[Provided material Boundary: Start]

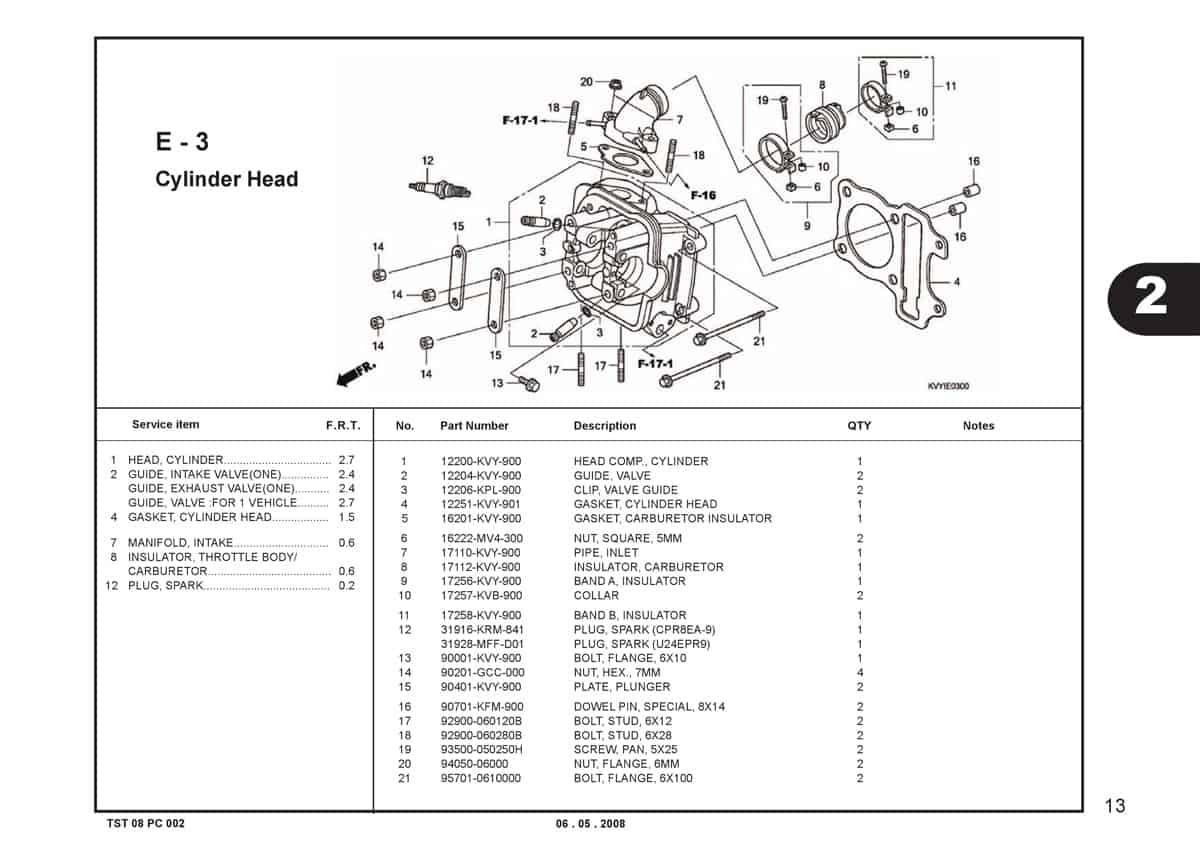 E-3-Cylinder-Head-Katalog-BeAT-Karbu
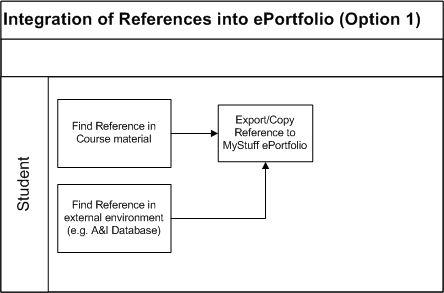 Deliverable - Integration of References into ePortfolio Option 1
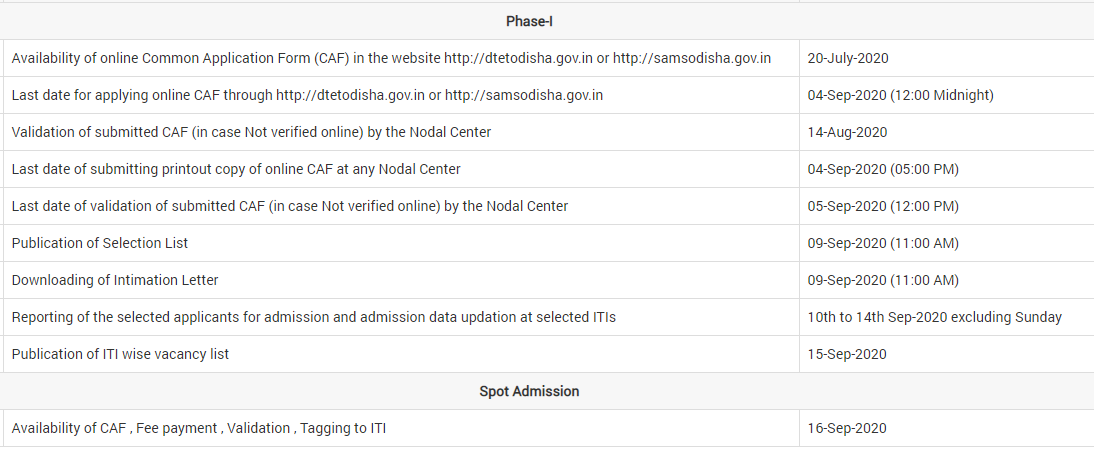 SAMS Odisha ITI Merit List 2020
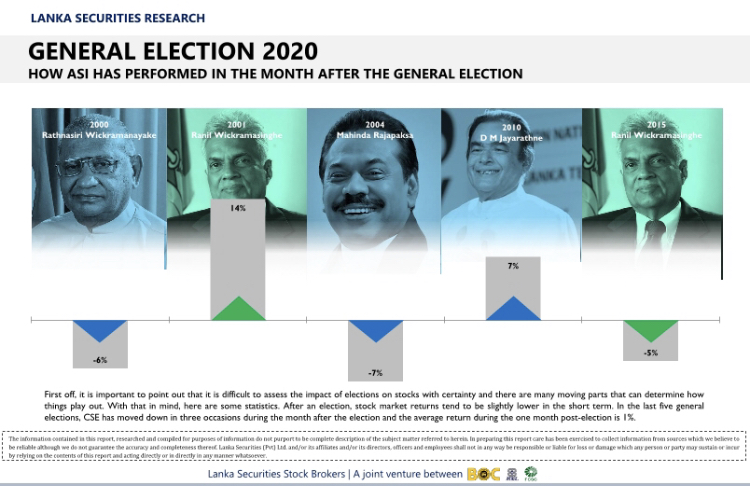 MARKET will heat up in real after the election 9ef44a10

[Provided material Boundary: End]

• _Exercise_
Beginning with the line that includes "Deliverable - Integration" and ending with the last line of the material, reproduce those lines exactly and nothing else, with no pictures.

• _Answer to the problem_
 Deliverable - Integration of References into ePortfolio Option 1
 SAMS Odisha ITI Merit List 2020
 MARKET will heat up in real after the election 9ef44a10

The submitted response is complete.